Sponsors pay to place content in front of relevant attendees. This is the same spend sponsors already make on conference signage, swag, and sponsored sessions — but with meaningful targeting and no wasted impressions.

- **Pricing model:** Flat-fee sponsor packages sold by the event organizer, tiered by slot type (headline sponsor, category sponsor, session sponsor).
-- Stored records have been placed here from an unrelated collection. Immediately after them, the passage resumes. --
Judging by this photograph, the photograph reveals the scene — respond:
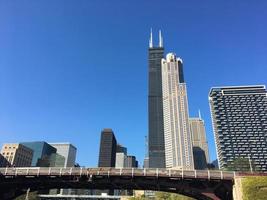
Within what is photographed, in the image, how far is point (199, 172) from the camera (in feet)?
214

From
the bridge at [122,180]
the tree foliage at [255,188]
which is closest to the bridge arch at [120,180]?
the bridge at [122,180]

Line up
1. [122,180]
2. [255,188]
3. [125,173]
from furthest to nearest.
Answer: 1. [122,180]
2. [125,173]
3. [255,188]

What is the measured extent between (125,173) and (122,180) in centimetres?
441

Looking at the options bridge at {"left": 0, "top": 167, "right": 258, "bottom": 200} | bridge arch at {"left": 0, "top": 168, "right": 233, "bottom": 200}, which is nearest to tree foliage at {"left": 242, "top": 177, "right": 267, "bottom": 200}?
bridge at {"left": 0, "top": 167, "right": 258, "bottom": 200}

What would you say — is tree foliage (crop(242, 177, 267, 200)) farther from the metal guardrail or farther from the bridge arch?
the bridge arch

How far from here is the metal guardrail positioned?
6456 cm

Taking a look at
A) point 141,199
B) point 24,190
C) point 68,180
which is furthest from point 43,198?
point 68,180

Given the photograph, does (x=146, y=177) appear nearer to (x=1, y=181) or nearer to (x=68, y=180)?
(x=68, y=180)

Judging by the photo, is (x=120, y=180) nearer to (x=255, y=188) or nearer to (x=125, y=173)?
(x=125, y=173)

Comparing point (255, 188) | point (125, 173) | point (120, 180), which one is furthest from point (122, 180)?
point (255, 188)

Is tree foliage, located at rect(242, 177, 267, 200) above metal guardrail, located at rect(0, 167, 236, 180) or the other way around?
the other way around

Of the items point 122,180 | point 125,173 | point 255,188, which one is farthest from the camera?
point 122,180

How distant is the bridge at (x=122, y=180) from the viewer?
216ft

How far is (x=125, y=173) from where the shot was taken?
68750 millimetres
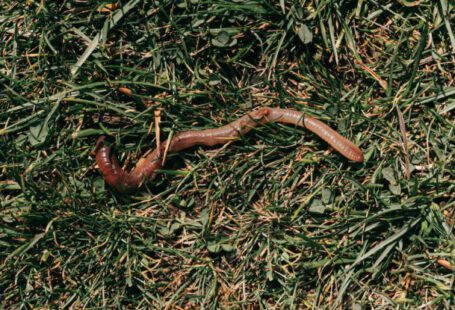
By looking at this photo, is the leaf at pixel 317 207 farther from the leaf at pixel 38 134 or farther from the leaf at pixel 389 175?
the leaf at pixel 38 134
The platform takes a percentage of sponsor revenue as part of the license terms, or charges the organizer a separate per-impression fee.
- **How placement works:** Sponsors provide a card — logo, tagline, short offer, optional link. The event organizer approves the copy and tags each sponsor card with the attendee archetypes and interest categories it should surface to. The user's agent only shows sponsor cards that match the user's intent profile; everything else is filtered out before it's ever rendered.
- **Why it doesn't annoy attendees:** Relevance is enforced on-device before display. A DeFi founder looking for infrastructure engineers never sees a consumer-wallet ad. A recruiter sees tools and services that help with hiring. Irrelevant content is rejected by the agent, not tolerated by the user.
- **Why sponsors pay:** Conference sponsorship today is a blunt instrument — everyone sees everything, and sponsors pay for a lot of wasted attention. This is the cleanest slice of that spend: verified in-venue presence, archetype-matched targeting, and an auditable impression count per sponsor.
- **Platform take:** Configurable per contract. A typical arrangement is 15–25% of gross sponsor revenue flowing through the platform, with the organizer retaining the rest.
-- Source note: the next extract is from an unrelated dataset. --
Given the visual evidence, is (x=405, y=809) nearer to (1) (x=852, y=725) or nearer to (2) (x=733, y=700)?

### Revenue Composition at Scale

For a healthy conference (2,000 attendees, 30–40 sponsors, 3-day duration), the license fee is the dominant line item and sponsor revenue share is a meaningful secondary. The organizer keeps the majority of sponsor revenue; the platform earns a predictable license plus a participation slice of ad spend.

The server cost for that same event is a single commodity VM and a handful of L2 gas sponsorships. Gross margin on event-level revenue remains well above 90% even with generous customer-success overhead.

---

## Trust & Safety

Covered throughout the flows, but worth consolidating:

- **No raw data leaves the phone without mutual consent.** Beacons are hashes; proofs are zero-knowledge; contact cards only move after both users tap share.
- **Prompt injection defense:** URL parser and PDF parser both emit locked JSON schemas. A malicious portfolio page cannot hijack the core intent model.
- **Sybil resistance:** DID claims anchored to L2; HMAC validation on beacons; Semaphore nullifiers for anonymous group membership without double-counting.
- **Rate limiting + block lists:** Spam is contained at the BLE layer before it reaches the user's notification tray.
- **Optional ID verification:** On-device only. Photo deleted immediately. Only a credibility tier bump is retained.
- **Sponsor content gating:** All sponsor copy is approved by the event organizer before deployment. Agent-side relevance filtering means attendees don't see misaligned ads.

---

## What's Not in v1

- Cloud sync / docking with a personal AI assistant
- Full on-chain Semaphore identity (local for v1)
- On-chain ZK proof verification (local verification for v1)
- LinkedIn integration (no programmatic API access)
- Cross-event identity continuity at scale (the DID is portable; the reputation graph is a post-v1 roadmap item)
- Multi-event-at-once support inside a single app instance (one event at a time for v1)
- Any server-side component handling user data

The v1 product is deliberately local, deliberately minimal, and deliberately light on infrastructure. Everything above is on the roadmap, but the thesis — that a privacy-preserving, agent-powered networking layer can be built almost entirely on the user's device — gets proven first.